__PROBLEMS TO SOLVE__.
1 > Decide whether each statement below agrees with the convexity notes. Answer yes or no for each, and quote the words of the text that settle it.
(a) The convexity inequality must hold for every $\lambda$ in the closed interval from 0 to 1.
(b) The index set $\mathcal N$ may be infinite.
(c) Each function $f _ i$ has its own separate domain.
2 > Update the stretch of the listing from the line containing "Here in the" through the line containing "4523 millimetres" by replacing "ceiling fan blade" with "fan blade", leaving everything else unchanged. Leave the pictures out.

__EXCERPT__.
____

Notes - Optimisation for Data Science HT25, Smoothness and convexity
Flashcards
Convexity
@Define what it means for a function $f : \mathbb R^n \to \mathbb R$ to be convex.
For all $\lambda \in [0, 1]$ and $x, y \in \mathbb R^n$,
\[f((1-\lambda)x + \lambda y) \le (1 - \lambda)f(x) + \lambda f(y)\]Suppose:
- We have a set of functions $\{f _ i(x) : \mathcal D \to \mathbb R \mid i \in \mathcal N\}$ with $\mathcal N$ a finite index set
- Each $f _ i$ is a convex function defined on a common convex domain $\mathcal D \subseteq \mathbb R^n$.
@Justify that
\[x \mapsto \max _ {i \in \mathcal N} f _ i(x)\]
is a convex function.

____

__SUPPLIED INFORMATION__.
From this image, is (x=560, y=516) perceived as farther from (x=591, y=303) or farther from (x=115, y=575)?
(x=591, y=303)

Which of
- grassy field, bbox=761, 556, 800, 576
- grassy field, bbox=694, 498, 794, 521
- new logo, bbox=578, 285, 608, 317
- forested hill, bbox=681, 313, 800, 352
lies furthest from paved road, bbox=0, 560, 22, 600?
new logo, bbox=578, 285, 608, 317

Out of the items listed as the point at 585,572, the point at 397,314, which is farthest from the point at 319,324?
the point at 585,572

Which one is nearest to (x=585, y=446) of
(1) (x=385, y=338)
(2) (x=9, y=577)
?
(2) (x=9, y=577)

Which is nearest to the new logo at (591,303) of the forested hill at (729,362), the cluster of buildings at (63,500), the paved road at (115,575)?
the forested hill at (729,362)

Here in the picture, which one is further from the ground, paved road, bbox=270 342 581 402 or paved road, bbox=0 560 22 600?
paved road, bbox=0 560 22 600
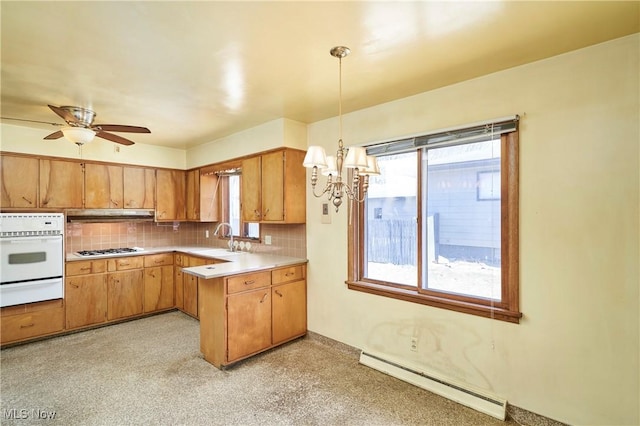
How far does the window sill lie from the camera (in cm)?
225

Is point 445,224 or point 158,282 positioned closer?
point 445,224

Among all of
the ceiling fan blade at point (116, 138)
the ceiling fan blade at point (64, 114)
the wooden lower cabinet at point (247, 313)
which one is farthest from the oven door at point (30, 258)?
the wooden lower cabinet at point (247, 313)

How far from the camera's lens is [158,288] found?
4523 millimetres

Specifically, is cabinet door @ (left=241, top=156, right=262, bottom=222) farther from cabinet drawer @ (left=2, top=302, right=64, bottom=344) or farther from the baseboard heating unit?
cabinet drawer @ (left=2, top=302, right=64, bottom=344)

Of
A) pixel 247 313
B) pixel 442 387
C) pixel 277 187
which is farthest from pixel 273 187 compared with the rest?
pixel 442 387

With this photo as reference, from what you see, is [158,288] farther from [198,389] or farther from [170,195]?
[198,389]

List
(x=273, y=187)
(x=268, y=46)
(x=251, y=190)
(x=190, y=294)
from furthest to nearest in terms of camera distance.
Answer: (x=190, y=294)
(x=251, y=190)
(x=273, y=187)
(x=268, y=46)

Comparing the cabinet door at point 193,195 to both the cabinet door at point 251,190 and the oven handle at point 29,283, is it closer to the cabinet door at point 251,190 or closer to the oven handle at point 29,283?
the cabinet door at point 251,190

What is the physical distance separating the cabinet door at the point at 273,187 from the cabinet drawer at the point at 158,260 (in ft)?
6.31

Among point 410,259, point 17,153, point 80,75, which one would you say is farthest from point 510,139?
point 17,153

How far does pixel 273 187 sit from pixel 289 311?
1.40m

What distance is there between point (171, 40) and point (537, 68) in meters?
2.38

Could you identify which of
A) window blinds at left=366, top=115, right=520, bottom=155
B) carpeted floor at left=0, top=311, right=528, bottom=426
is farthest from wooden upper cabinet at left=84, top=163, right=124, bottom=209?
window blinds at left=366, top=115, right=520, bottom=155

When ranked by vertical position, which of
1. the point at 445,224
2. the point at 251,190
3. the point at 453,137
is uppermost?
the point at 453,137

____

__PER-TASK ANSWERS__.
1 >
(a) Yes: "For all $\lambda \in [0, 1]$ and $x, y \in \mathbb R^n$,"
(b) No: "with $\mathcal N$ a finite index set"
(c) No: "defined on a common convex domain $\mathcal D \subseteq \mathbb R^n$"

2 >
Here in the picture, which one is further from the ground, paved road, bbox=270 342 581 402 or paved road, bbox=0 560 22 600?
paved road, bbox=0 560 22 600
How far does the window sill lie from the camera (in cm)?
225

Is point 445,224 or point 158,282 positioned closer?
point 445,224

Among all of
the fan blade at point (116, 138)
the fan blade at point (64, 114)
the wooden lower cabinet at point (247, 313)
which one is farthest from the oven door at point (30, 258)?
the wooden lower cabinet at point (247, 313)

How far from the camera's lens is [158,288] found?
4523 millimetres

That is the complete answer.